In an attempt to “give expression to visions beyond the visible,” Qiu Shihua offers a highly personal experience to each visitor that prioritises individual perception and consequently bestows greater critical powers on the viewer.ii Qiu Shihua represents a generation of artists concerned with the modernisation of traditional Chinese art and the adaptation of the techniques of Western art, between landscape painting and abstraction. Similar to the demands imposed by installations or environments and owing to the fact that his art is so difficult to reproduce, his work requires that we be physically present in order to truly experience it. In Qiu Shihua’s own words:

“When the beholder enters the (picture) space, he will feel how real they are, and he will notice how what he sees changes every now and then, sometimes growing larger, sometimes smaller, depending on his inner state."

Qiu Shihua was born in 1940 in Zizhong, in Sichuan province (China). He obtained a diploma from the Xi’an Academy of Fine Arts in 1962 with a focus on oil painting, in a China that was still closed to the Western world and its art. His first solo exhibitions took place in Chinese galleries in the early 1990s. Today, Qiu Shihua is an internationally renowned artist. In 2001, the New York Kunsthalle held his first monographic exhibition outside of China.

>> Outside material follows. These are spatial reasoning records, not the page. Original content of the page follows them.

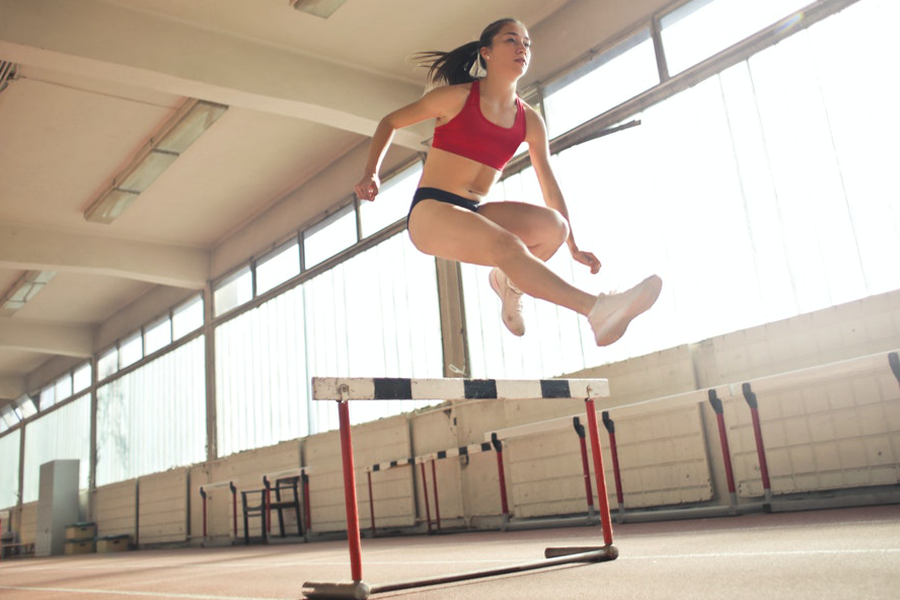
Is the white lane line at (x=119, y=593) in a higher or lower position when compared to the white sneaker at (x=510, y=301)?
lower

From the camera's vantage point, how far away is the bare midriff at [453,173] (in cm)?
243

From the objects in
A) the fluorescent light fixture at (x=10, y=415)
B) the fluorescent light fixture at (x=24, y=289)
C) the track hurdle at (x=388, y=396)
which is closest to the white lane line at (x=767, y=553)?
the track hurdle at (x=388, y=396)

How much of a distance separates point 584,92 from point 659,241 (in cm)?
158

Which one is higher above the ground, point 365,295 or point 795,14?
point 795,14

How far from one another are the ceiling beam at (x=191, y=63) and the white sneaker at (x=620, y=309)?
16.9 ft

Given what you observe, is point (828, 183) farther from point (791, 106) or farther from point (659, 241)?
point (659, 241)

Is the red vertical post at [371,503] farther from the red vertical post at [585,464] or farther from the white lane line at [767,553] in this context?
the white lane line at [767,553]

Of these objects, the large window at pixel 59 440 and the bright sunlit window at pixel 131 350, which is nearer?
the bright sunlit window at pixel 131 350

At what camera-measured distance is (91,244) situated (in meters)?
10.3

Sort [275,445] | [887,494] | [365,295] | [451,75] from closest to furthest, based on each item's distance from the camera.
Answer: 1. [451,75]
2. [887,494]
3. [365,295]
4. [275,445]

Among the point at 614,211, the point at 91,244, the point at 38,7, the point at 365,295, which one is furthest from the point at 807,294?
the point at 91,244

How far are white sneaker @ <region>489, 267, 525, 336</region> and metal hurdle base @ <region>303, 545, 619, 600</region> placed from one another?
0.80 metres

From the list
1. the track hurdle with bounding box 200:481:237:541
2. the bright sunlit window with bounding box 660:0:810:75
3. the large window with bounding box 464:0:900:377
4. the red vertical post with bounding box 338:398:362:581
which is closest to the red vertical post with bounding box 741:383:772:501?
the large window with bounding box 464:0:900:377

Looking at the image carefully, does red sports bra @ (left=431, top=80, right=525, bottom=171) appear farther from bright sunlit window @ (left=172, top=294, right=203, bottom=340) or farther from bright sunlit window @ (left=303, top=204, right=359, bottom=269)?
bright sunlit window @ (left=172, top=294, right=203, bottom=340)
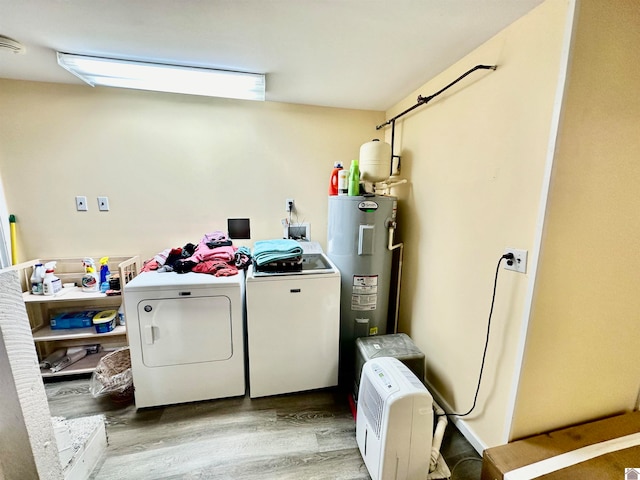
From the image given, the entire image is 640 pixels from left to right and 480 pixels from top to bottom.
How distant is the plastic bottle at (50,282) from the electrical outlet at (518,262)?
305 centimetres

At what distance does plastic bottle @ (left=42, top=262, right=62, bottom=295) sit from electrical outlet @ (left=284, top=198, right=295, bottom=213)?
187 cm

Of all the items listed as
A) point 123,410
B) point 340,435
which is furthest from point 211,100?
→ point 340,435

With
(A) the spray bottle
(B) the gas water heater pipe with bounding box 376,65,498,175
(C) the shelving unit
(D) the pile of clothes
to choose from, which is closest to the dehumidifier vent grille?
(D) the pile of clothes

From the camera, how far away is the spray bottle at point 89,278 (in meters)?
2.03

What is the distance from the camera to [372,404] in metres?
1.31

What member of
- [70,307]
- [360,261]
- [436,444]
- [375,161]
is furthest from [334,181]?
[70,307]

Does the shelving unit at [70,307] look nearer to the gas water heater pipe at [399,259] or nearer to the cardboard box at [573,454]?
the gas water heater pipe at [399,259]

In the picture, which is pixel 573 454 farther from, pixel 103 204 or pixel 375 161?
pixel 103 204

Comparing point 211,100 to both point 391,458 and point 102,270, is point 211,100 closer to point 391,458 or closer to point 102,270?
point 102,270

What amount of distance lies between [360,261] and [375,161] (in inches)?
31.2

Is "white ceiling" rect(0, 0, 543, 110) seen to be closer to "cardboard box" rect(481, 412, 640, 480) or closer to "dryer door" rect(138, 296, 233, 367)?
"dryer door" rect(138, 296, 233, 367)

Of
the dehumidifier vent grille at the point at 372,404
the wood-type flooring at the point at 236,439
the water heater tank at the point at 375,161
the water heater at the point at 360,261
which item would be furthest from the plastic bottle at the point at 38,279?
the water heater tank at the point at 375,161

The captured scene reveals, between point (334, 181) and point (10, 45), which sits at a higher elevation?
point (10, 45)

Since then, his work has been honoured in numerous personal exhibitions, such as White Field at Hamburger Bahnhof in Berlin in 2012. He also took part in prestigious collective shows, including Ink Art: Past as Present in Contemporary China, at the Metropolitan Museum of Art in New York in 2013. His works were exhibited at the São Paolo Biennial in Brazil (1996), the Venice Biennial (1999) and the Shanghai Biennial (2004), and are part of major public and private collections, including the Louis Vuitton Foundation (Paris), DKS Museum (Duisburg), the Metropolitan Museum of Arts (New York) and the LACMA (Los Angeles). Qiu Shihua lives and works between Beijing and Shenzhen (China). Galerie Karsten Greve has represented Qiu Shihua since 2015. A catalogue was published by the gallery to celebrate his work in 2018.